# Aim
Can you rewrite everything from the line containing "What gap in" down to the end of the material, putting "viewer" in place of "camera" and leaving all else unchanged?

Records from a data collection:
== == ==

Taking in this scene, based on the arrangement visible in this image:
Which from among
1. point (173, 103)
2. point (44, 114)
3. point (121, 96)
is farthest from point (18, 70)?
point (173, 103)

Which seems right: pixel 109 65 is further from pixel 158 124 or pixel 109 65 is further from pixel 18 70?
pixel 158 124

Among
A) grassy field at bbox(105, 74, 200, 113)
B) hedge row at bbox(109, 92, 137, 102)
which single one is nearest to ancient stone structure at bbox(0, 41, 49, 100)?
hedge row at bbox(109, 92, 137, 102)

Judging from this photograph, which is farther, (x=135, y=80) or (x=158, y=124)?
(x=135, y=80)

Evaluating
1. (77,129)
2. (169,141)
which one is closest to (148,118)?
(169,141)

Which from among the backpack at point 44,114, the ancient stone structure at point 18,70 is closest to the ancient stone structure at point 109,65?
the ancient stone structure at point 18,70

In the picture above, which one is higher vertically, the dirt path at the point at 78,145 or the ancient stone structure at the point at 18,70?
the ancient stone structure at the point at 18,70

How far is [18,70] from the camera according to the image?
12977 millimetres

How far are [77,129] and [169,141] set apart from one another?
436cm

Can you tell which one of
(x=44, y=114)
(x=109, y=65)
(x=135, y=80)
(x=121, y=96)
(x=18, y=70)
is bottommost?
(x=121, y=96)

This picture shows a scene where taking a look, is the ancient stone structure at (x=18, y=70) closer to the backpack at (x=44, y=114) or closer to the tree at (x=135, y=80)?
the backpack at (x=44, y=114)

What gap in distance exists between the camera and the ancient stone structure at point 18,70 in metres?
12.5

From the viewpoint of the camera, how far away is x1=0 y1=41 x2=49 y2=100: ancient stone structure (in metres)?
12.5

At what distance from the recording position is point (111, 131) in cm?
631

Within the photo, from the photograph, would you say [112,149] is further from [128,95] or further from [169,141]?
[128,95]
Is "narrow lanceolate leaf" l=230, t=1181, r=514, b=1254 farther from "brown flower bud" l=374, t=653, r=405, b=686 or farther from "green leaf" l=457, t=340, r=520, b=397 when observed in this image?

== == ==

# Exercise answer
What gap in distance exists between the viewer and the ancient stone structure at point 18,70 in metres?
12.5

From the viewpoint of the viewer, how far away is x1=0 y1=41 x2=49 y2=100: ancient stone structure (in metres)?
12.5

At what distance from the recording position is point (111, 131) in cm?
631

Within the photo, from the photograph, would you say [112,149] is further from [128,95] or further from [169,141]?
[128,95]
Is "narrow lanceolate leaf" l=230, t=1181, r=514, b=1254 farther from "brown flower bud" l=374, t=653, r=405, b=686 or farther from "green leaf" l=457, t=340, r=520, b=397 when observed in this image?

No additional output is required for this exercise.